Exercise prompt: Rewrite all the records with "plastic water bottle" changed to "glass water bottle" wherever it appears, and leave everything else as it is.

Given data:
::::::::::

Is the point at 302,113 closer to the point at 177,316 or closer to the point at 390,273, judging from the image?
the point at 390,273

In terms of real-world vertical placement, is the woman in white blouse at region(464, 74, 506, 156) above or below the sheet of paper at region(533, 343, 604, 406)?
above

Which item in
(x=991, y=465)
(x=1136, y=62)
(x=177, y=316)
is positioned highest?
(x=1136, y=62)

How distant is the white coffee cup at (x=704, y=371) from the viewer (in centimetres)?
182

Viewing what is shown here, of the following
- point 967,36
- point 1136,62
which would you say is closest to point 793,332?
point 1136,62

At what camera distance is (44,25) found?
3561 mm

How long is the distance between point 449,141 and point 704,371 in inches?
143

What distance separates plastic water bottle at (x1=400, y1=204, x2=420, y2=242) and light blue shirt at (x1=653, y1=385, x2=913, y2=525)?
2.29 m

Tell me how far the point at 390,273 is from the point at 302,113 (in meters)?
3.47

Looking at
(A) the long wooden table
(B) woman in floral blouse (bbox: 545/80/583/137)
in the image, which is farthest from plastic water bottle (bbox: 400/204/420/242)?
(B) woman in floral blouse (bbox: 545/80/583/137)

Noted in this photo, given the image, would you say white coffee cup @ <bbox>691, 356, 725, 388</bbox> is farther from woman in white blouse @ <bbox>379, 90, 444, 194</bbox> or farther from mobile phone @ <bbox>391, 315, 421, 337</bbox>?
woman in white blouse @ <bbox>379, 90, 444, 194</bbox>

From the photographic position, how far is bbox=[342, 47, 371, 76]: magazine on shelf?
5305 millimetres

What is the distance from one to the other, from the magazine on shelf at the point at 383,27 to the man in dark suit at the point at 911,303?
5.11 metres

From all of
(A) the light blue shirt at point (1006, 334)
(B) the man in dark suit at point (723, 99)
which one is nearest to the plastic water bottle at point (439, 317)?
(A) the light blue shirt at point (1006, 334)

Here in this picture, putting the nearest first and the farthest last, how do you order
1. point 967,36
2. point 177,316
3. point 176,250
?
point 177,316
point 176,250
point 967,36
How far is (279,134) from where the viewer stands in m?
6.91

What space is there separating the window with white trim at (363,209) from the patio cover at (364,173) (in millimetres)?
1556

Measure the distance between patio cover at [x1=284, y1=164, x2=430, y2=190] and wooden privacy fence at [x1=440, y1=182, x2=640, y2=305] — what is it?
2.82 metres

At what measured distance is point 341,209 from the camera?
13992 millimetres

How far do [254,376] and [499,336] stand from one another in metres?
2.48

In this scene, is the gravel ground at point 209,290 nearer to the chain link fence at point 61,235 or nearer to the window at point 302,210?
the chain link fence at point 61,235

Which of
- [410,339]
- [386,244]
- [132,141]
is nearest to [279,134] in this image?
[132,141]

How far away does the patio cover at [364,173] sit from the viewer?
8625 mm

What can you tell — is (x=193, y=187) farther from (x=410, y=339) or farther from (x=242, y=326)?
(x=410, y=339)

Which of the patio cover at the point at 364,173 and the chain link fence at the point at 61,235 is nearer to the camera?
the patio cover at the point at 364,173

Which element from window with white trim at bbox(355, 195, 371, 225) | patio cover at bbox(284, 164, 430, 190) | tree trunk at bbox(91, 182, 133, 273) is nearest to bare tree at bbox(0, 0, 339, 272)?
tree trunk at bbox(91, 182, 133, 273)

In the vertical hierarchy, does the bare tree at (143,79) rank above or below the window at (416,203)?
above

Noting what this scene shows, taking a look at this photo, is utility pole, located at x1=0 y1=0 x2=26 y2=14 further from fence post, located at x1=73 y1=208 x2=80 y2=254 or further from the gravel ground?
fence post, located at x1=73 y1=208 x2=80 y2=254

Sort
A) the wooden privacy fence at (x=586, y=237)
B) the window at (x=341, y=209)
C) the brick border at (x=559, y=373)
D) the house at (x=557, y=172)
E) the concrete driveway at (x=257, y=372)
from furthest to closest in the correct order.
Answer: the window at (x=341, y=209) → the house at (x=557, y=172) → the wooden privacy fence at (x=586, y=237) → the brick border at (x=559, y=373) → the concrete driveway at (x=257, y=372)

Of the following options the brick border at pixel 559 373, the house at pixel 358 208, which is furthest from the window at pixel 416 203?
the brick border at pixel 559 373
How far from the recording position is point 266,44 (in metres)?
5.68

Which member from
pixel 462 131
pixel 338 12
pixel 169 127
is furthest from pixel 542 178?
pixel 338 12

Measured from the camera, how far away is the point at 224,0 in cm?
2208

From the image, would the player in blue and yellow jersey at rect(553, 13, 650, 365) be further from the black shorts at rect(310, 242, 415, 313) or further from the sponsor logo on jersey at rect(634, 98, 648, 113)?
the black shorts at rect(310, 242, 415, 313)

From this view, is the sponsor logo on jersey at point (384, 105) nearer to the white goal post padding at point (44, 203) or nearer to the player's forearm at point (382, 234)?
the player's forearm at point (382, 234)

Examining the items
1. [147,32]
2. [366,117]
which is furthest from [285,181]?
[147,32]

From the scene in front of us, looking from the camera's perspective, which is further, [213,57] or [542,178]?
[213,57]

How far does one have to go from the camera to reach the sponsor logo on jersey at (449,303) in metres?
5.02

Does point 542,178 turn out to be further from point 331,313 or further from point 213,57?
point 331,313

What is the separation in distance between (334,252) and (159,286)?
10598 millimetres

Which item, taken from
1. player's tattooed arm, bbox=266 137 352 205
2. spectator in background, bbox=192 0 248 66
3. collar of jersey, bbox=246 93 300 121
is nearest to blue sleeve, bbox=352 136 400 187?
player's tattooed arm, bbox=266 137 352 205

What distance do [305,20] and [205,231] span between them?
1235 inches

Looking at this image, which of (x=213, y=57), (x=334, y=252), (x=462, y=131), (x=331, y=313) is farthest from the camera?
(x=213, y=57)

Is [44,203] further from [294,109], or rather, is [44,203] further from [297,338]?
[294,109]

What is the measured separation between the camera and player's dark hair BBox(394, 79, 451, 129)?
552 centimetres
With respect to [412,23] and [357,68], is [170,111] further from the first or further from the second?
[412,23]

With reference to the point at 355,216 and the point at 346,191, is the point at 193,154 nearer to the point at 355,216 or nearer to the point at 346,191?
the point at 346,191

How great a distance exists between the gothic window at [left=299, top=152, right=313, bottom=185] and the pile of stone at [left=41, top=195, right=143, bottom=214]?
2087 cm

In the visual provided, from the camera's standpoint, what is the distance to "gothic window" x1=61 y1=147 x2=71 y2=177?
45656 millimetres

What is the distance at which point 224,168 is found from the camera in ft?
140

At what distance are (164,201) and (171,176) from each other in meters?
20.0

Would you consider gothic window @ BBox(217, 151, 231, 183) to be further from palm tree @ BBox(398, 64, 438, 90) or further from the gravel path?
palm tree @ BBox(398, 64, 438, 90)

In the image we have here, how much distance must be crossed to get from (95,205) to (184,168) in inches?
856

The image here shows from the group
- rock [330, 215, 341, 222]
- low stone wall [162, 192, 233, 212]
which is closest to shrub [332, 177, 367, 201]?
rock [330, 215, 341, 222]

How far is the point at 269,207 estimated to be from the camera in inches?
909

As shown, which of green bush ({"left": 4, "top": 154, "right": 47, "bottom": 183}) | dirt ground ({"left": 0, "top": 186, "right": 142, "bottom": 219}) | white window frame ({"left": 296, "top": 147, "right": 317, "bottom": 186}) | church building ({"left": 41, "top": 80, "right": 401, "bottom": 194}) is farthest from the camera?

::::::::::

Final result:
Is the point at 302,113 closer to the point at 177,316 or closer to the point at 390,273, judging from the image?
the point at 390,273

In terms of real-world vertical placement, is the woman in white blouse at region(464, 74, 506, 156) above or below the sheet of paper at region(533, 343, 604, 406)?
above

Which item in
(x=991, y=465)
(x=1136, y=62)
(x=177, y=316)
is positioned highest?
(x=1136, y=62)

How distant is the white coffee cup at (x=704, y=371) from the viewer (in centimetres)?
182

Viewing what is shown here, of the following
- point 967,36
- point 1136,62
which would you say is closest to point 793,332?
point 1136,62

At what camera distance is (44,25) found?
3561 mm

How long is the distance between point 449,141 and point 704,371 in inches?
143

What distance separates glass water bottle at (x1=400, y1=204, x2=420, y2=242) and light blue shirt at (x1=653, y1=385, x2=913, y2=525)?
2.29 m

Tell me how far the point at 390,273 is from the point at 302,113 (in meters)?
3.47

Looking at
(A) the long wooden table
(B) woman in floral blouse (bbox: 545/80/583/137)
in the image, which is farthest from glass water bottle (bbox: 400/204/420/242)?
(B) woman in floral blouse (bbox: 545/80/583/137)

Noted in this photo, given the image, would you say white coffee cup @ <bbox>691, 356, 725, 388</bbox> is farther from woman in white blouse @ <bbox>379, 90, 444, 194</bbox> or farther from mobile phone @ <bbox>391, 315, 421, 337</bbox>?
woman in white blouse @ <bbox>379, 90, 444, 194</bbox>

From the photographic position, how far is bbox=[342, 47, 371, 76]: magazine on shelf?
5305 millimetres

What is the distance from one to the other, from the magazine on shelf at the point at 383,27 to the man in dark suit at the point at 911,303?
5.11 metres

From all of
(A) the light blue shirt at point (1006, 334)
(B) the man in dark suit at point (723, 99)
which one is nearest to the glass water bottle at point (439, 317)?
(A) the light blue shirt at point (1006, 334)

Here in this picture, putting the nearest first and the farthest last, how do you order
1. point 967,36
2. point 177,316
3. point 176,250
?
point 177,316
point 176,250
point 967,36
How far is (279,134) from where the viewer stands in m?
6.91

What space is there separating the window with white trim at (363,209) from the patio cover at (364,173) (in millimetres)?
1556

Measure the distance between patio cover at [x1=284, y1=164, x2=430, y2=190] and wooden privacy fence at [x1=440, y1=182, x2=640, y2=305] — what is it?
2.82 metres

At what measured distance is point 341,209 from the camera?
13992 millimetres

How far do [254,376] and [499,336] stand from one another in metres?
2.48

In this scene, is the gravel ground at point 209,290 nearer to the chain link fence at point 61,235 or nearer to the window at point 302,210?
the chain link fence at point 61,235

Which of
- [410,339]
- [386,244]
- [132,141]
is nearest to [279,134] in this image?
[132,141]

How far away does the patio cover at [364,173] sit from the viewer?
8625 mm

What can you tell — is (x=193, y=187) farther from (x=410, y=339) or farther from (x=242, y=326)?
(x=410, y=339)

Which of the patio cover at the point at 364,173 and the chain link fence at the point at 61,235 is nearer to the camera?
the patio cover at the point at 364,173

Which element from window with white trim at bbox(355, 195, 371, 225) | patio cover at bbox(284, 164, 430, 190) | tree trunk at bbox(91, 182, 133, 273) is nearest to bare tree at bbox(0, 0, 339, 272)?
tree trunk at bbox(91, 182, 133, 273)

In the vertical hierarchy, does the bare tree at (143,79) rank above or below the window at (416,203)?
above

Noting what this scene shows, taking a look at this photo, is utility pole, located at x1=0 y1=0 x2=26 y2=14 further from fence post, located at x1=73 y1=208 x2=80 y2=254 or further from the gravel ground?
fence post, located at x1=73 y1=208 x2=80 y2=254

Sort
A) the wooden privacy fence at (x=586, y=237)
B) the window at (x=341, y=209)
C) the brick border at (x=559, y=373)
D) the house at (x=557, y=172)
E) the concrete driveway at (x=257, y=372)
from furthest to closest in the correct order.
Answer: the window at (x=341, y=209) → the house at (x=557, y=172) → the wooden privacy fence at (x=586, y=237) → the brick border at (x=559, y=373) → the concrete driveway at (x=257, y=372)

Of the following options the brick border at pixel 559 373, the house at pixel 358 208, which is furthest from the window at pixel 416 203?
the brick border at pixel 559 373
How far from the recording position is point 266,44 (in metres)?
5.68

Which member from
pixel 462 131
pixel 338 12
pixel 169 127
is furthest from pixel 542 178?
pixel 338 12

Measured from the camera, how far away is the point at 224,0 in cm?
2208

From the image, would the player in blue and yellow jersey at rect(553, 13, 650, 365) be further from the black shorts at rect(310, 242, 415, 313) or further from the sponsor logo on jersey at rect(634, 98, 648, 113)?
the black shorts at rect(310, 242, 415, 313)

From this view, is the sponsor logo on jersey at point (384, 105) nearer to the white goal post padding at point (44, 203) or nearer to the player's forearm at point (382, 234)?
the player's forearm at point (382, 234)

Examining the items
1. [147,32]
2. [366,117]
which is furthest from [285,181]?
[147,32]

From the scene in front of us, looking from the camera's perspective, which is further, [213,57] or [542,178]?
[213,57]

How far does one have to go from the camera to reach the sponsor logo on jersey at (449,303) in metres?
5.02

Does point 542,178 turn out to be further from point 331,313 or further from point 213,57?
point 331,313

What is the separation in distance between (334,252) and (159,286)?
10598 millimetres

Which item, taken from
1. player's tattooed arm, bbox=266 137 352 205
2. spectator in background, bbox=192 0 248 66
3. collar of jersey, bbox=246 93 300 121
is nearest to blue sleeve, bbox=352 136 400 187?
player's tattooed arm, bbox=266 137 352 205

What distance do [305,20] and [205,231] span between them?
1235 inches

Looking at this image, which of (x=213, y=57), (x=334, y=252), (x=462, y=131), (x=331, y=313) is farthest from the camera?
(x=213, y=57)

Is [44,203] further from [294,109], or rather, is [44,203] further from [297,338]?
[294,109]

What is the measured separation between the camera and player's dark hair BBox(394, 79, 451, 129)?
552 centimetres
With respect to [412,23] and [357,68], is [170,111] further from the first or further from the second?
[412,23]

With reference to the point at 355,216 and the point at 346,191, is the point at 193,154 nearer to the point at 355,216 or nearer to the point at 346,191?
the point at 346,191

How great a distance exists between the gothic window at [left=299, top=152, right=313, bottom=185] and the pile of stone at [left=41, top=195, right=143, bottom=214]?
2087 cm

In the visual provided, from the camera's standpoint, what is the distance to "gothic window" x1=61 y1=147 x2=71 y2=177?
45656 millimetres

What is the distance at which point 224,168 is found from the camera in ft?
140

At what distance are (164,201) and (171,176) from each other in meters?
20.0

Would you consider gothic window @ BBox(217, 151, 231, 183) to be further from palm tree @ BBox(398, 64, 438, 90) or further from the gravel path?
palm tree @ BBox(398, 64, 438, 90)

In the image we have here, how much distance must be crossed to get from (95,205) to (184,168) in inches?
856

The image here shows from the group
- rock [330, 215, 341, 222]
- low stone wall [162, 192, 233, 212]
which is closest to shrub [332, 177, 367, 201]?
rock [330, 215, 341, 222]

How far is the point at 269,207 estimated to be from the camera in inches?
909

As shown, which of green bush ({"left": 4, "top": 154, "right": 47, "bottom": 183}) | dirt ground ({"left": 0, "top": 186, "right": 142, "bottom": 219}) | white window frame ({"left": 296, "top": 147, "right": 317, "bottom": 186}) | church building ({"left": 41, "top": 80, "right": 401, "bottom": 194}) is farthest from the camera?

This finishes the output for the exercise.